At that moment, Dobbins, an aspiring writer, would never have dreamed that one day she would be tapped by the Sundance Film Festival as a filmmaker with a bright future. But that’s exactly what happened late last year when she was selected as one of four 2017 Sundance Knight Fellows for a five-day residency during the annual film festival.

Recognized for her short-film work and her upcoming documentary feature, Alabamaland, Dobbins attended the festival in January and hobnobbed with film industry leaders at screenings, roundtables, and panels, established relationships with new mentors, and pitched her ideas to award-winning producers and directors from all over the world.

Alabamaland is getting all of this attention, and it’s not even done yet,” she says. “It’s stressing me out. All this recognition and going to Sundance is really life-changing. Now it’s got to live up to all of this hype!”

Dobbins hopes to finish Alabamaland in the next couple of years. Although currently she lives in Miami, she plans to ramp up travel to the farm to once a month to speed up production.

Though Dobbins had spent most of her life trying to leave Alabama behind, it was on her 688-acre family farm that she was finally able to find her voice as a storyteller. She began taking photos to document everyday life on the farm with her grandfather. Though she only had a point-and-shoot camera, Dobbins soon began to experience success as a photographer that had proved more elusive as a writer. She then decided to chronicle her family farm’s history — and its uncertain future — in a documentary.
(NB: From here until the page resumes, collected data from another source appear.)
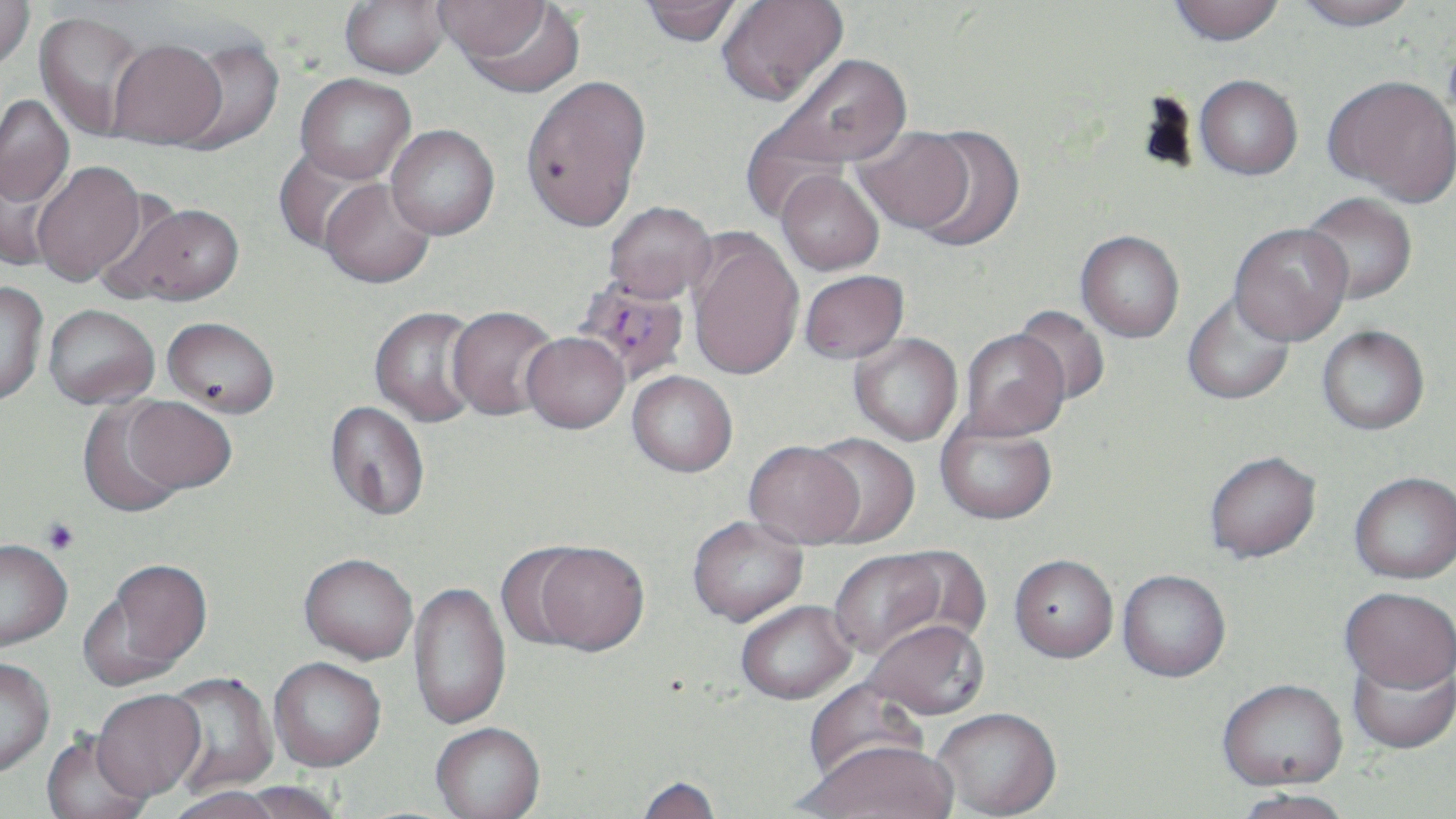

Plasmodium falciparum.

uninfected_red_blood_cell_locations: 'approximate bounding boxes as (x1, y1, x2, y2) in pixels: (0, 0, 35, 73), (339, 0, 450, 79), (717, 0, 848, 106), (1293, 0, 1420, 30), (434, 1, 551, 61), (638, 1, 745, 47), (1169, 1, 1285, 45), (456, 3, 586, 98), (34, 10, 150, 142), (168, 37, 285, 154), (107, 38, 228, 150), (764, 51, 913, 177), (295, 73, 415, 183), (520, 74, 652, 232), (1323, 74, 1456, 206), (1195, 75, 1303, 180), (0, 95, 75, 207), (386, 125, 499, 239), (854, 126, 974, 235), (910, 126, 1025, 250), (273, 148, 382, 256), (0, 159, 64, 273), (31, 160, 146, 286), (776, 169, 884, 276), (319, 178, 435, 288), (1301, 192, 1417, 305), (108, 201, 246, 306), (604, 201, 716, 303), (1229, 222, 1353, 346), (1076, 230, 1185, 342), (686, 231, 804, 381), (798, 269, 909, 364), (0, 280, 49, 408), (1181, 290, 1296, 406), (43, 304, 160, 410), (1013, 305, 1111, 406), (369, 306, 483, 427), (446, 306, 559, 421), (162, 316, 280, 419), (1317, 325, 1429, 436), (959, 328, 1070, 441), (521, 332, 628, 433), (849, 334, 963, 446), (627, 371, 738, 478), (123, 397, 236, 496), (77, 400, 190, 519), (324, 401, 430, 522), (935, 418, 1058, 526), (808, 434, 920, 549), (744, 442, 863, 550), (1205, 453, 1322, 565), (1349, 474, 1456, 587), (687, 518, 809, 629), (0, 538, 73, 651), (525, 545, 650, 659), (829, 550, 952, 662), (298, 555, 418, 666), (1008, 558, 1118, 666), (85, 559, 213, 686), (1117, 572, 1231, 685), (408, 582, 511, 732), (1340, 590, 1455, 698), (736, 603, 858, 708), (865, 623, 989, 724), (1348, 654, 1455, 756), (0, 658, 55, 777), (268, 659, 386, 775), (161, 672, 278, 796), (805, 676, 929, 787), (1218, 683, 1347, 794), (92, 691, 205, 804), (932, 711, 1062, 819), (431, 725, 545, 819), (40, 730, 153, 819), (802, 746, 956, 819), (635, 777, 722, 819), (236, 781, 344, 819), (168, 788, 283, 819), (1232, 792, 1355, 819)'
modality: light microscopy
image_size: 1456×819 pixels
stain: May-Grünwald-Giemsa
preparation: thin blood smear
magnification: 1000x
field_of_view: single
plasmodium_falciparum_infected_red_blood_cell_locations: 'approximate bounding boxes as (x1, y1, x2, y2) in pixels: (570, 275, 691, 385)'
“When this started out as a photography project, I thought of it as a journal. I’m talking about it as a documentary to high-level execs at companies like HBO, Netflix, and Amazon,” she says. “I was at Sundance pitching this quaint little story about a black family farm, but I was amazed that it resonated with so many different kinds of people.”

As a Grinnell student, Dobbins planned to pursue a theatre major and become an actress, a passion that Professor Sandy Moffett supported. However, after being typecast one too many times in student productions, Dobbins became interested in filmmaking because it gave her more control as an artist. Professor Katya Gibel Mevorach encouraged her to explore filmmaking, so Dobbins wrote and shot a few scenes that she presented at Grinnell’s Africana Studies Conference.

But it was just two years ago that Dobbins wrote and co-directed her first short film, Cutter. Since then she’s worked on numerous others, most recently producing the short film Paradise. Her films have been screened at festivals across the country, including the Los Angeles Black Film Festival, Key West Film Festival, Baltimore International Black Film Festival, and Filmgate Miami’s NoLA Film Festival. Presently, she is earning an M.F.A. in motion pictures at the University of Miami.

Most artists need a day job, so Dobbins is currently the director of prestigious awards and fellowships at the University of Miami. In her role, she advises students who are applying for internationally competitive awards and fellowships. Though she loves motivating those students, one day she would love to focus fully on filmmaking.

“Keep being a dreamer,” she advises. “Sundance is a celebration of artistic folks who took a risk and made a film. They come from all over the world. For some, it’s their first film. Others are established filmmakers. It’s like attending the filmmaker’s version of the Olympics. People are out here making inspiring art against all odds.”